**WORK TO DO**
Count how many lines in the records below contain the word "shoulder", and reply with the number alone.

**RECORD LIST**
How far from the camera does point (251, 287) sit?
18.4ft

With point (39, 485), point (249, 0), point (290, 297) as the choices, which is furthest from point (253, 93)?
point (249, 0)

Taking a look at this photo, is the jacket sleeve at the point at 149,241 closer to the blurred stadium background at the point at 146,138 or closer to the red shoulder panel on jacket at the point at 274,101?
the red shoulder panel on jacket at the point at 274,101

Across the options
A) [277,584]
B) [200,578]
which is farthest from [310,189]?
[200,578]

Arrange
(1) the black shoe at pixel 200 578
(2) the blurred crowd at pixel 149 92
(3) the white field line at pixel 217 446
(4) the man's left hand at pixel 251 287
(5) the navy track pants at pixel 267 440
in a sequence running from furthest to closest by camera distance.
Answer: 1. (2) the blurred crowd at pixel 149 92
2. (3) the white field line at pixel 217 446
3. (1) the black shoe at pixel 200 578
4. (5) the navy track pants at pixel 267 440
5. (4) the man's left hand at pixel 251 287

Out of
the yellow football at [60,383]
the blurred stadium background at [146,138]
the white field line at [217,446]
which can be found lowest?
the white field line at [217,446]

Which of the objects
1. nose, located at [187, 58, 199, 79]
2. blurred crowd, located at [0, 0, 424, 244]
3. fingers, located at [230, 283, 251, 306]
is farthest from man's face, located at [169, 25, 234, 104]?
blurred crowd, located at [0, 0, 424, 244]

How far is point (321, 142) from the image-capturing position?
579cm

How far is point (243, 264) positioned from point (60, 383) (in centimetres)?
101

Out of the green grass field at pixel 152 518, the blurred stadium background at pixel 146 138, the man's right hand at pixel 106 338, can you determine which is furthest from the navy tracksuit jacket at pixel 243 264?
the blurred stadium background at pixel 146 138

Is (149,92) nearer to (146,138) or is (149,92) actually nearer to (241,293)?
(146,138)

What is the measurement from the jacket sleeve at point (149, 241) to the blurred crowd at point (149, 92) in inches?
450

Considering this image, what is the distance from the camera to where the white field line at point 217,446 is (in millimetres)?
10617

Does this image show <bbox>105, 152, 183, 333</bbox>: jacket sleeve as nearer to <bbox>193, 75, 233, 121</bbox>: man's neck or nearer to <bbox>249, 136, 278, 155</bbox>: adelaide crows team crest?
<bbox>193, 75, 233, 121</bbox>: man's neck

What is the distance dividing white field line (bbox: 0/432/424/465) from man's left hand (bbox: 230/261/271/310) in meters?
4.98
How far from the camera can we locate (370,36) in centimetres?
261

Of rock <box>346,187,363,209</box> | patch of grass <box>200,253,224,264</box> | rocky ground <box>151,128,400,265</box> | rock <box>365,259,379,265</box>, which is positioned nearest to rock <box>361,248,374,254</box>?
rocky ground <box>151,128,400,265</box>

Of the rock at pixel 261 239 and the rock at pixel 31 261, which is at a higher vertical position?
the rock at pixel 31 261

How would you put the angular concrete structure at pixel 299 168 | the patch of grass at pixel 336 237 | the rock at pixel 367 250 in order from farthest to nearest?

**WRITTEN REPLY**
2